Thankfully the unique scenery in each campaign, and the fairly unique selection of enemies, means that Aliens: Fireteam Elite still manages to hold your attention throughout. There’s a challenge card system to make replaying missions more interesting, too. Two currencies are earned as you play through the game: one which can be used to buy new weapons, attachments and perks, and another that can be used to buy cosmetic items and challenge card packs.
At the start of each mission you get the chance to play one of those cards, modifying some aspect of the gameplay while dangling a carrot at the end of the stick. A card might halve your fire rate while doubling your damage, for example, and if you manage to complete the mission under those conditions you’ll gain a small multiplier to your credits. Another might introduce a powerful xenomorph drone that will stalk you throughout the entirety of the mission. It’ll make completing the mission much tougher, but you earn considerable experience and credit boost if you manage to do so.
Other aspects of Aliens: Fireteam Elite to consider are that upon completing the game’s four campaigns, a Horde mode becomes available. It’s pretty enjoyable, but there only seems to be one map available so far. Also, between missions you get to explore the UAS Endeavour, and by finding intel during missions members aboard will keen to talk to you in order to impart their knowledge. All dialogue is voiced, which is nice, but there’s no lip syncing. It’s little things like that that give the impression of a budget game. And to be honest it is a budget game, but the rest of the presentation is of such a high standard that it makes the lip-syncing stands out more.
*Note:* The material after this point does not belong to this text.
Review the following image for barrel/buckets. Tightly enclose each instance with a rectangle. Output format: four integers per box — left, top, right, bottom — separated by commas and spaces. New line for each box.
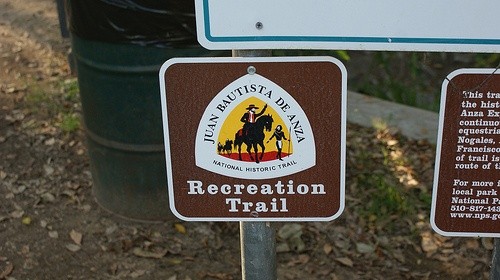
67, 0, 234, 225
Aliens: Fireteam Elite is a hugely entertaining co-op shooter, only brought down by the formulaic structure of its missions and the odd rough edge. Developer Cold Iron Studios is promising more free content in the future, however, and has the chance to turn the game into something rather special. With more horde maps, marine classes and perhaps a mission tweak here and there, we could imagine returning to Aliens: Fireteam Elite time and time again, long into the future. Right now though, while some team-based third-person shooter fans will have plenty of fun with it, it’s only really a must for Alien fans.